Material supplied:
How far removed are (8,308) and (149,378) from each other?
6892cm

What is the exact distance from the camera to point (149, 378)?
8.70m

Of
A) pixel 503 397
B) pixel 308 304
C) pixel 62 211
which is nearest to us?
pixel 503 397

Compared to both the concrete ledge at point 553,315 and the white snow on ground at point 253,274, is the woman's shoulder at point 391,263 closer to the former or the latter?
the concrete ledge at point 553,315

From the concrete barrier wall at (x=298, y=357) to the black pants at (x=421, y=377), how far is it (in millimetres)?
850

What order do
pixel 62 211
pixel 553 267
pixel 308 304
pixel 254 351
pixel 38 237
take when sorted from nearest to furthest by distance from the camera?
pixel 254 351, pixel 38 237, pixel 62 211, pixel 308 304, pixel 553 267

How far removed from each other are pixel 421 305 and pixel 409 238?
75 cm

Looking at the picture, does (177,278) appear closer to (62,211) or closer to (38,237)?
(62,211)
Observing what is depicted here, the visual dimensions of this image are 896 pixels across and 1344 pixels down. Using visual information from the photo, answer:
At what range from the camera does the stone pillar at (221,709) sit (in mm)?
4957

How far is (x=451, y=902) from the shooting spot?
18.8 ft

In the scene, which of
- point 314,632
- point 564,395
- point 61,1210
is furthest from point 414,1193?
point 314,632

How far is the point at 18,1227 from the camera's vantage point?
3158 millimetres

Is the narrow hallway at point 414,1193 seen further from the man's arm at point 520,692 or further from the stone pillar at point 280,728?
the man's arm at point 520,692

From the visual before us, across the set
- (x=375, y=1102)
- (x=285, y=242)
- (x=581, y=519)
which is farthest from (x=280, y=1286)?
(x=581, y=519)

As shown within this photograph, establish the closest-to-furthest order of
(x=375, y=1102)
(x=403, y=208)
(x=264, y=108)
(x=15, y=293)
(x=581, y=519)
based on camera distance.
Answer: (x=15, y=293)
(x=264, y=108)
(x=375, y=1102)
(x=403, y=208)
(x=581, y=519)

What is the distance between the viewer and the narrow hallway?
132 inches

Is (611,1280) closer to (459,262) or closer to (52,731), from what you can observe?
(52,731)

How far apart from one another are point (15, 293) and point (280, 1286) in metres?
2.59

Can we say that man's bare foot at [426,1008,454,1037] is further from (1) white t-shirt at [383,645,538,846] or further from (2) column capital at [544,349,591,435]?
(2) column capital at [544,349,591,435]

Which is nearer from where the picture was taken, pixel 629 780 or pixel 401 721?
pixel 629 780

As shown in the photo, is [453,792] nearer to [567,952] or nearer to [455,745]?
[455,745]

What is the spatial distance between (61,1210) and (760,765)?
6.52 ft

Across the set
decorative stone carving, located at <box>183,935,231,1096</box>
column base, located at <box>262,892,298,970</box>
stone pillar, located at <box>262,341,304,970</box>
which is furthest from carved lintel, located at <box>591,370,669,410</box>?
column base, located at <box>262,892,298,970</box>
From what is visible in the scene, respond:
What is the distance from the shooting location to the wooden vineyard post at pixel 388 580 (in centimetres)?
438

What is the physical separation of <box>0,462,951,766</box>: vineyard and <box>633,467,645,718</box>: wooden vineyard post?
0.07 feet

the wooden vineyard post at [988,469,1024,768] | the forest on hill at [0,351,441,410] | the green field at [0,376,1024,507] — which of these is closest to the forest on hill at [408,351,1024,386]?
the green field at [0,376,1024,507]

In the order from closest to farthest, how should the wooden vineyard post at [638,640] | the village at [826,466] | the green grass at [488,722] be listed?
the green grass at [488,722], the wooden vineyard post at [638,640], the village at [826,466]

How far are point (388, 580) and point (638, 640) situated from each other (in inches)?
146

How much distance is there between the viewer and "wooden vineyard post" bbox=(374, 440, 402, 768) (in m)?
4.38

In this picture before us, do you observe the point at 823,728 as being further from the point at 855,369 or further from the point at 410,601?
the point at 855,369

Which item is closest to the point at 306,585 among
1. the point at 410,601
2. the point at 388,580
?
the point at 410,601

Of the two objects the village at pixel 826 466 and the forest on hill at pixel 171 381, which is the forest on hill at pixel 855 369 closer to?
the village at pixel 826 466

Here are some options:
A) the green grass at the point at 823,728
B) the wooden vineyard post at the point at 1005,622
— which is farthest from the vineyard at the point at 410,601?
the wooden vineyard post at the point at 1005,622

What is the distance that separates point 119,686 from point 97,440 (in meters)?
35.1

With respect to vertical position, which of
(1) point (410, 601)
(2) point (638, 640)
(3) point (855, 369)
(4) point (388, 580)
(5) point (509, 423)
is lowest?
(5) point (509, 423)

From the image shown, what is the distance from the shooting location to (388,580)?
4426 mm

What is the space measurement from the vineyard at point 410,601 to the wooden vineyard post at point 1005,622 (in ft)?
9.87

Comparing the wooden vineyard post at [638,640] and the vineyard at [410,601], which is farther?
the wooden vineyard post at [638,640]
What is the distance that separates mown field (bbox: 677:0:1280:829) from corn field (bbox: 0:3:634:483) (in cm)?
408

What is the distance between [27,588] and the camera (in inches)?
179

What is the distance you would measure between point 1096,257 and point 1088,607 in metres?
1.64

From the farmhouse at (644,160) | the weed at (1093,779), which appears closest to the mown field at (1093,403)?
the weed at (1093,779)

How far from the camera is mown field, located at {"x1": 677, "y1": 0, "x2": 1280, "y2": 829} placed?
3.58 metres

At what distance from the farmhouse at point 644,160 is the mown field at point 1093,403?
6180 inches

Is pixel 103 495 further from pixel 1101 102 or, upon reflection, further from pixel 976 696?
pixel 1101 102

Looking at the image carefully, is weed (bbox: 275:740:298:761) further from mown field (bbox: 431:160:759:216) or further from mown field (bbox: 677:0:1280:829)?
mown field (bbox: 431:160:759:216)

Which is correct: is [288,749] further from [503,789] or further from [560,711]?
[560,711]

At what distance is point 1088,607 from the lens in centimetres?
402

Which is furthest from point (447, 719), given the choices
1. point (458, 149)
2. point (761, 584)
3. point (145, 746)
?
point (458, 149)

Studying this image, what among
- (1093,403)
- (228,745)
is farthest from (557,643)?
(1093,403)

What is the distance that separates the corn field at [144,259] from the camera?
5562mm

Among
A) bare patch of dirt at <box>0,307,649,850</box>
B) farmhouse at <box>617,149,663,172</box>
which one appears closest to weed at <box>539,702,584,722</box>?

Written exercise: Make an exact copy of the listing, including every line.

Exercise answer:
How far removed are (8,308) and (149,378) from each other?
6892cm

What is the exact distance from the camera to point (149, 378)?
8.70m

Of
A) pixel 503 397
B) pixel 308 304
C) pixel 62 211
which is nearest to us?
pixel 503 397

Compared to both the concrete ledge at point 553,315 and the white snow on ground at point 253,274, is the woman's shoulder at point 391,263 closer to the former or the latter?
the concrete ledge at point 553,315

From the concrete barrier wall at (x=298, y=357) to the black pants at (x=421, y=377), how far is it (in millimetres)?
850

What order do
pixel 62 211
pixel 553 267
pixel 308 304
pixel 254 351
pixel 38 237
take when sorted from nearest to furthest by distance from the camera?
pixel 254 351, pixel 38 237, pixel 62 211, pixel 308 304, pixel 553 267

How far removed from each other are pixel 421 305 and pixel 409 238?
75 cm

Looking at the picture, does (177,278) appear closer to (62,211) or closer to (38,237)?
(62,211)
Observing what is depicted here, the visual dimensions of this image are 896 pixels across and 1344 pixels down. Using visual information from the photo, answer:
At what range from the camera does the stone pillar at (221,709) sit (in mm)?
4957

How far is (x=451, y=902) from the shooting spot?
18.8 ft

In the scene, which of
- point 314,632
- point 564,395
- point 61,1210
is furthest from point 414,1193?
point 314,632

How far is the point at 18,1227 from the camera's vantage point?
3158 millimetres

Is the narrow hallway at point 414,1193 seen further from the man's arm at point 520,692 or further from the stone pillar at point 280,728?
the man's arm at point 520,692

From the visual before us, across the set
- (x=375, y=1102)
- (x=285, y=242)
- (x=581, y=519)
which is farthest from (x=280, y=1286)?
(x=581, y=519)

As shown within this photograph, establish the closest-to-furthest order of
(x=375, y=1102)
(x=403, y=208)
(x=264, y=108)
(x=15, y=293)
(x=581, y=519)
based on camera distance.
Answer: (x=15, y=293)
(x=264, y=108)
(x=375, y=1102)
(x=403, y=208)
(x=581, y=519)

What is the distance between the viewer and the narrow hallway?
132 inches

Is (611,1280) closer to (459,262) or closer to (52,731), from what you can observe?
(52,731)

How far apart from one another are point (15, 293) and point (280, 1286) in metres?
2.59

Can we say that man's bare foot at [426,1008,454,1037] is further from (1) white t-shirt at [383,645,538,846] or further from (2) column capital at [544,349,591,435]?
(2) column capital at [544,349,591,435]

Which is nearer from where the picture was taken, pixel 629 780 or pixel 401 721?
pixel 629 780

As shown in the photo, is [453,792] nearer to [567,952] or nearer to [455,745]?
[455,745]

What is the spatial distance between (61,1210) and (760,765)?
6.52 ft

Across the set
decorative stone carving, located at <box>183,935,231,1096</box>
column base, located at <box>262,892,298,970</box>
stone pillar, located at <box>262,341,304,970</box>
which is furthest from carved lintel, located at <box>591,370,669,410</box>?
column base, located at <box>262,892,298,970</box>
From what is visible in the scene, respond:
What is the distance from the shooting location to the wooden vineyard post at pixel 388 580 (in centimetres)?
438

What is the physical separation of <box>0,462,951,766</box>: vineyard and <box>633,467,645,718</box>: wooden vineyard post?
0.07 feet

the wooden vineyard post at [988,469,1024,768] | the forest on hill at [0,351,441,410] | the green field at [0,376,1024,507] — which of these is closest to the forest on hill at [408,351,1024,386]?
the green field at [0,376,1024,507]

In the order from closest to farthest, how should the wooden vineyard post at [638,640] | the village at [826,466] | the green grass at [488,722] be listed?
the green grass at [488,722], the wooden vineyard post at [638,640], the village at [826,466]

How far are point (388, 580) and point (638, 640) situated from each other (in inches)?
146

How much distance is there between the viewer and "wooden vineyard post" bbox=(374, 440, 402, 768) (in m)?
4.38

In this picture before us, do you observe the point at 823,728 as being further from the point at 855,369 or further from the point at 410,601?
the point at 855,369

Which item is closest to the point at 306,585 among
1. the point at 410,601
2. the point at 388,580
?
the point at 410,601

Of the two objects the village at pixel 826 466 and the forest on hill at pixel 171 381, which is the forest on hill at pixel 855 369 closer to?
the village at pixel 826 466

Here are some options:
A) the green grass at the point at 823,728
B) the wooden vineyard post at the point at 1005,622
— which is farthest from the vineyard at the point at 410,601?
the wooden vineyard post at the point at 1005,622

What is the distance that separates point 119,686 from point 97,440 (in meters)?
35.1

With respect to vertical position, which of
(1) point (410, 601)
(2) point (638, 640)
(3) point (855, 369)
(4) point (388, 580)
(5) point (509, 423)
is lowest?
(5) point (509, 423)

From the image shown, what is the distance from the shooting location to (388,580)?
4426 mm

What is the space measurement from the vineyard at point 410,601 to the wooden vineyard post at point 1005,622 (in ft)?
9.87

Comparing the wooden vineyard post at [638,640] and the vineyard at [410,601], which is farther?
the wooden vineyard post at [638,640]
What is the distance that separates mown field (bbox: 677:0:1280:829) from corn field (bbox: 0:3:634:483) (in cm)?
408

What is the distance between [27,588] and the camera (in inches)?
179

What is the distance you would measure between point 1096,257 and point 1088,607 in metres?
1.64

From the farmhouse at (644,160) | the weed at (1093,779), which appears closest to the mown field at (1093,403)?
the weed at (1093,779)

How far from the camera is mown field, located at {"x1": 677, "y1": 0, "x2": 1280, "y2": 829} placed?
3.58 metres

At what distance from the farmhouse at point 644,160 is the mown field at point 1093,403?
6180 inches

Is pixel 103 495 further from pixel 1101 102 or, upon reflection, further from pixel 976 696?
pixel 1101 102

Looking at the image carefully, is weed (bbox: 275:740:298:761) further from mown field (bbox: 431:160:759:216) or further from mown field (bbox: 677:0:1280:829)?
mown field (bbox: 431:160:759:216)

Which is correct: is [288,749] further from [503,789] or further from [560,711]?
[560,711]

At what distance is point 1088,607 from the lens in centimetres?
402

Which is furthest from point (447, 719), given the choices
1. point (458, 149)
2. point (761, 584)
3. point (145, 746)
?
point (458, 149)

Studying this image, what among
- (1093,403)
- (228,745)
is farthest from (557,643)?
(1093,403)

What is the distance that separates the corn field at [144,259] from the camera?
5562mm

Among
A) bare patch of dirt at <box>0,307,649,850</box>
B) farmhouse at <box>617,149,663,172</box>
which one appears closest to weed at <box>539,702,584,722</box>?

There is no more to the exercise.